With his next home run, number 129 with Tampa Bay, Carlos Pena will break a tie with Aubrey Huff as the all-time home run leader in franchise history. Likewise, with 10 more dingers, Dan Uggla will supplant Mike Lowell as the Marlins' all-time home run king. And Adrian Gonzalez needs 21 to replace Nate Colbert as the home run leader of the Padres.
Franchise home run king; it's actually one of the cooler and more underappreciated honorifics in baseball. And so here is all you need to know, and then some, about the 30 franchise leaders:
• Only six of the leaders are active: Pena and Huff, Lowell, Jim Thome (for Cleveland), Todd Helton (Colorado) and Vladimir Guerrero (Montreal/Washington).

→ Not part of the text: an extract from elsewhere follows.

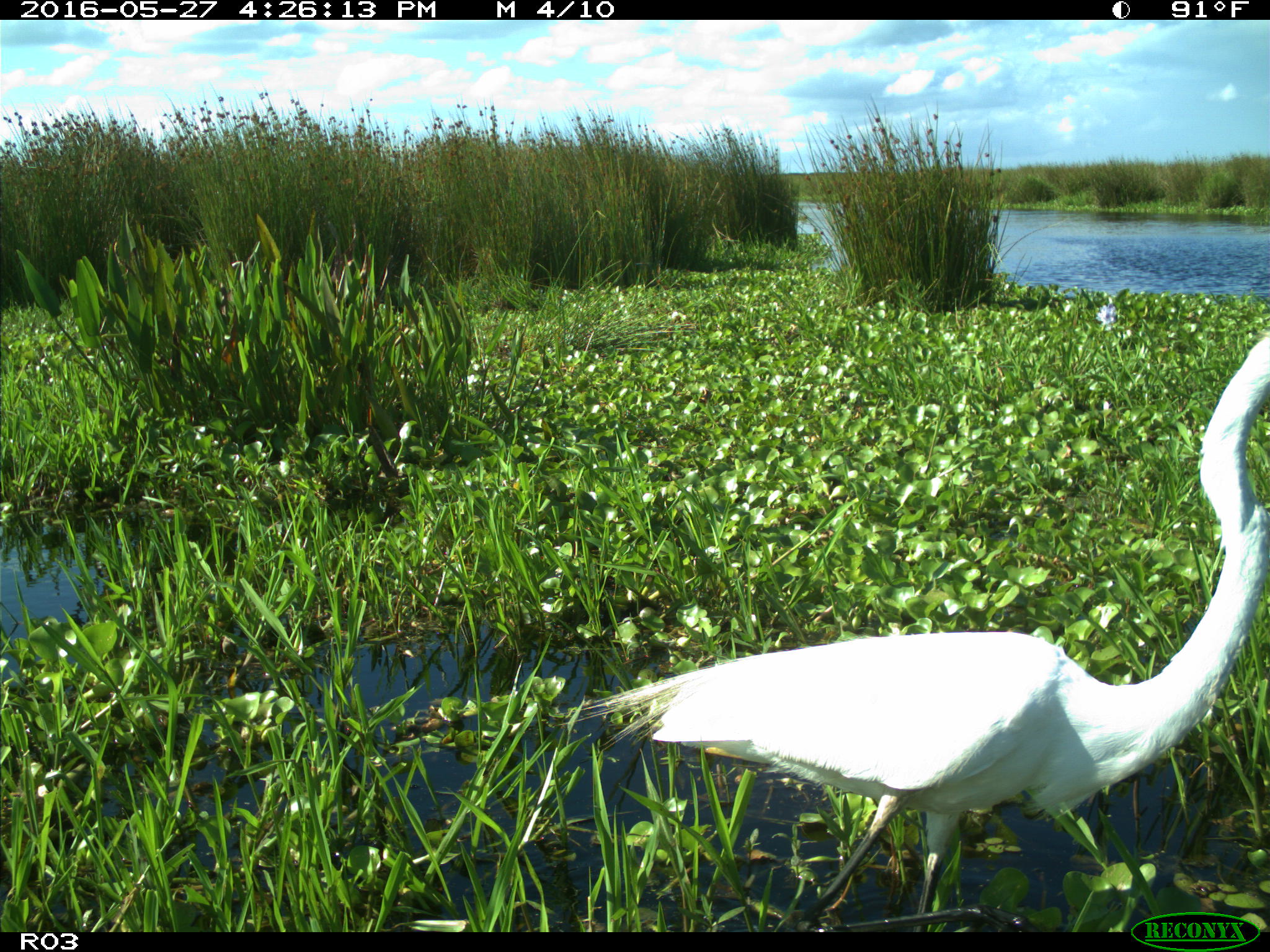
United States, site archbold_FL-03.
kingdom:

• The leading totals for the Rays (128), Marlins (143) and Padres (163) -- all in jeopardy -- are the three lowest such marks among the 30 teams.
• The longest-standing franchise record belongs to the Yankees and Babe Ruth, who hit his last home run for New York in 1934. The next oldest records belong to the Red Sox (Ted Williams, since 1960), Dodgers (Duke Snider, 1962), Cardinals (Stan Musial, 1963), Giants (Willie Mays, 1971) and, in an odd four-way tie, the Braves (Hank Aaron), Tigers (Al Kaline), Twins (Harmon Killebrew) and Padres (Colbert), all of whom saw their franchise king go deep for the last time in 1974.